人工呼吸器1日600台製造の医療機器メーカーが語る「信頼できないデータ」の害悪

Vyaire Medicalはコロナ禍が始まった2020年前半、人工呼吸器の増産に踏み切った。意思決定を支えるデータの品質と健全性を高めるために、どのような組織改革をしたのか。
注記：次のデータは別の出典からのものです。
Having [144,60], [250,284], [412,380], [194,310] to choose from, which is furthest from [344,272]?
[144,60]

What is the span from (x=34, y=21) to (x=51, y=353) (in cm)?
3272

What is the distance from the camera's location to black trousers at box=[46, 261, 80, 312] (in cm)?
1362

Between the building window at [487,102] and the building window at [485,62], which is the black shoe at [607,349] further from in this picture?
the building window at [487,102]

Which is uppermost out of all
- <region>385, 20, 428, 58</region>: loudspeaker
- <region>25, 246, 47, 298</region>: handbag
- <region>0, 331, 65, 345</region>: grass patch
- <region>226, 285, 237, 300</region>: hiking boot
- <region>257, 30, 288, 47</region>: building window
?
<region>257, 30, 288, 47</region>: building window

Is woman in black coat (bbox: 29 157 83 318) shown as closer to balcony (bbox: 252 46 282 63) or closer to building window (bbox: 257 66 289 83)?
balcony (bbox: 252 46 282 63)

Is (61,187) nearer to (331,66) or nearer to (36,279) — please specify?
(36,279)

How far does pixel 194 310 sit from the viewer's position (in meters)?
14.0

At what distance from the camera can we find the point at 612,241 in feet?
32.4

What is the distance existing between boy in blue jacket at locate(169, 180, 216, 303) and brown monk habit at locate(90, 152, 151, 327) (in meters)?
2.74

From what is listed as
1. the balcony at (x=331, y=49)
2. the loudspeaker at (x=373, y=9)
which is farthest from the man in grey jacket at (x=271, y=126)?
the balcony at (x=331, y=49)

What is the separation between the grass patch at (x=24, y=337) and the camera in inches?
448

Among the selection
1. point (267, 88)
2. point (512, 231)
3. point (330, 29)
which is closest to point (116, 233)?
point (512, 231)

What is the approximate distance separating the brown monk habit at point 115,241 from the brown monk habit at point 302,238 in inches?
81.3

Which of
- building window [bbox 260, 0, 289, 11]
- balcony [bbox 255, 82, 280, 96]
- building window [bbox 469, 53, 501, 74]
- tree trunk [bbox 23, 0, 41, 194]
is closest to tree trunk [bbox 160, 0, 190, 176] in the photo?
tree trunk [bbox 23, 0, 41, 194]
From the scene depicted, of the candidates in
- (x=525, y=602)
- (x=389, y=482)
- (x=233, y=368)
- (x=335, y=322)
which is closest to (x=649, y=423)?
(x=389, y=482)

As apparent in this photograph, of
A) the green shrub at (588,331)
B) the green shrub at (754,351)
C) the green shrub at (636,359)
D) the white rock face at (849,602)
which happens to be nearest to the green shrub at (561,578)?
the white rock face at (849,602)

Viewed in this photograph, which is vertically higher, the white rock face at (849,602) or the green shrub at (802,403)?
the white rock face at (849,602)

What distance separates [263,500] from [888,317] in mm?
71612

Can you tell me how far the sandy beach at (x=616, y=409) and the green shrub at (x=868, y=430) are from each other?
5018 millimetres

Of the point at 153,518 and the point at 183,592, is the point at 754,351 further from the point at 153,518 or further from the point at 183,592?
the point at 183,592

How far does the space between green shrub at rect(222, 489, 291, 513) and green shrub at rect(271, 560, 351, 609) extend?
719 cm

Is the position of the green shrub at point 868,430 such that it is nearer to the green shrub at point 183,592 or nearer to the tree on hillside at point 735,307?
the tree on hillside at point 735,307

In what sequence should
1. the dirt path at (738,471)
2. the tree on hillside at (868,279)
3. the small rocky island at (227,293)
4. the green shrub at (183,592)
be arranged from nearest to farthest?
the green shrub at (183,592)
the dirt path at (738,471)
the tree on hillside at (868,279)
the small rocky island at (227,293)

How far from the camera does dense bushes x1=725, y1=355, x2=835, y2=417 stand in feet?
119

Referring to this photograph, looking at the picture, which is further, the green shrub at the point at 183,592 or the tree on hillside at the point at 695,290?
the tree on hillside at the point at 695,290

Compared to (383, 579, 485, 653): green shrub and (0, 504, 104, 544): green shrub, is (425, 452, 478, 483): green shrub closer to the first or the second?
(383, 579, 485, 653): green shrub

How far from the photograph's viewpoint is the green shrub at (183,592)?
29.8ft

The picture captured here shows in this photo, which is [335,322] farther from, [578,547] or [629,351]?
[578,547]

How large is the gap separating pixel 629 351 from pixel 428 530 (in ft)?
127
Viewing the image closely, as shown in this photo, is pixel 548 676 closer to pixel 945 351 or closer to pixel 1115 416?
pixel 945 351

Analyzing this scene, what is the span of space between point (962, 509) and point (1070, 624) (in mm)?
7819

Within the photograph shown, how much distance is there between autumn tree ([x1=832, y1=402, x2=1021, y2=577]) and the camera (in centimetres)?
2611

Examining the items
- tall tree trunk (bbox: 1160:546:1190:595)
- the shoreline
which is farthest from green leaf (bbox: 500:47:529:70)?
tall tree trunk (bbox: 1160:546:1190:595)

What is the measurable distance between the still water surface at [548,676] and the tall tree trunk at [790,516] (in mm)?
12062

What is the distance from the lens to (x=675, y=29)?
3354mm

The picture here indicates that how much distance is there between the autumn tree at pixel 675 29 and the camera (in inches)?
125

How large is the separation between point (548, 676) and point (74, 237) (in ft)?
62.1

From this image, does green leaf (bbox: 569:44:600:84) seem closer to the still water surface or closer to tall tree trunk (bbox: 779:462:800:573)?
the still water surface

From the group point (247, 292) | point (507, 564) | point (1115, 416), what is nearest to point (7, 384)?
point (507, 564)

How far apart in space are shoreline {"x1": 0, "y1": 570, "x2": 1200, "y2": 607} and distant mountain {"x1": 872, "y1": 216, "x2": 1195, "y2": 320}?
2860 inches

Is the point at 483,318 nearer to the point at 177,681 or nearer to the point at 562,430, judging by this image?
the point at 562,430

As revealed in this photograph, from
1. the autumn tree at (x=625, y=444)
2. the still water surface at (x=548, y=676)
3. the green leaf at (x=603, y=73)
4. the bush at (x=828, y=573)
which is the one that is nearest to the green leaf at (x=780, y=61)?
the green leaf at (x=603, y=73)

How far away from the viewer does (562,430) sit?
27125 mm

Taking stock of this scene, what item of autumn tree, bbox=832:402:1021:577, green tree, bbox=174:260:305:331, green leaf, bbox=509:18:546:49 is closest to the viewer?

 Vyaire Medicalは世界40カ国で事業展開する医療機器メーカーだ。同社製品の一つに人工呼吸器があり、2020年前半から深刻化した新型コロナウイルス感染症(COVID-19)のパンデミック(世界的大流行)と同時にこの機器の需要が急激に伸びた。

 データ統合ソフトウェアベンダーであるTalendのデータ品質管理ツールと、Amazon Web Services(AWS)のクラウドサービスを利用することにより、Vyaire Medicalはパンデミック以前には週に30台だった人工呼吸器の生産量を、2020年半ばまでに1日600台にまで増やすことができた。

 Vyaire Medicalでデータ品質管理の取り組みを率いたのは、2018年後半に入社したCIO(最高情報責任者)のエド・リビツキ氏だ。